+++ Selected passage +++

My working of the basics of the problem was to put $\displaystyle H = <r^4> $ and generate the cosets of H as follows:

$\displaystyle 1H = H = \{ r^4, 1 \} $

$\displaystyle rH = \{ r^5, r \}$

$\displaystyle r^2H = \{ r^6, r^2 \}$

$\displaystyle r^3H = \{ r^7, r^3 \}$

$\displaystyle sH = \{ sr^4, s \}$

$\displaystyle srH = \{ sr^5, sr \}$

$\displaystyle sr^2H = \{ sr^6, sr^2 \}$

$\displaystyle sr^3H = \{ sr^7, sr^3 \} $

So the order of $\displaystyle \overline{G} $ is 8

**BUT** - how do we express the above in the form $\displaystyle \overline{s}^a \overline{r}^b $ and what does the form mean anyway?

Would appreciate some help.

Peter

Re: Quotient Groups - Dummit and Foote, Section 3.1, Exercise 17

By representing each of the elements in the form $\displaystyle \overline{s}^a\overline{r}^b$, they simply mean choosing a coset representative. One element from each distinct coset.

I.e., The coset $\displaystyle sr^3H = \{sr^7,sr^3 }$ would be represented by either $\displaystyle \overline{s}\overline{r}^3$ or $\displaystyle \overline{s}\overline{r}^7$

+++ Provided data +++

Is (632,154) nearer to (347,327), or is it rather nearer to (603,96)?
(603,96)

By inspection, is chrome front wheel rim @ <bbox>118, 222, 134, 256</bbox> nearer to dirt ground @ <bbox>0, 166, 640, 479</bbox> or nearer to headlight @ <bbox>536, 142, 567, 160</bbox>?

+++

[Request 1]: What order does the quotient group thread give for $\overline{G}$?
[Request 2]: Please copy the quotient group thread word for word between "By representing each" and "each distinct coset.", inclusive.

[Right answer 1]: The order of $\overline{G}$ is 8.

[Right answer 2]:
By representing each of the elements in the form $\displaystyle \overline{s}^a\overline{r}^b$, they simply mean choosing a coset representative. One element from each distinct coset.